*Your instructions*: Print out the entries, word for word.

Data records Block Start

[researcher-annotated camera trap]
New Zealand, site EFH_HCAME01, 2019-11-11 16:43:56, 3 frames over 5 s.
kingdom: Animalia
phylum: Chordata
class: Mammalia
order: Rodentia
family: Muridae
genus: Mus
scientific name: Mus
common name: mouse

Data records Block End

*Solution for this problem*:
[researcher-annotated camera trap]
New Zealand, site EFH_HCAME01, 2019-11-11 16:43:56, 3 frames over 5 s.
kingdom: Animalia
phylum: Chordata
class: Mammalia
order: Rodentia
family: Muridae
genus: Mus
scientific name: Mus
common name: mouse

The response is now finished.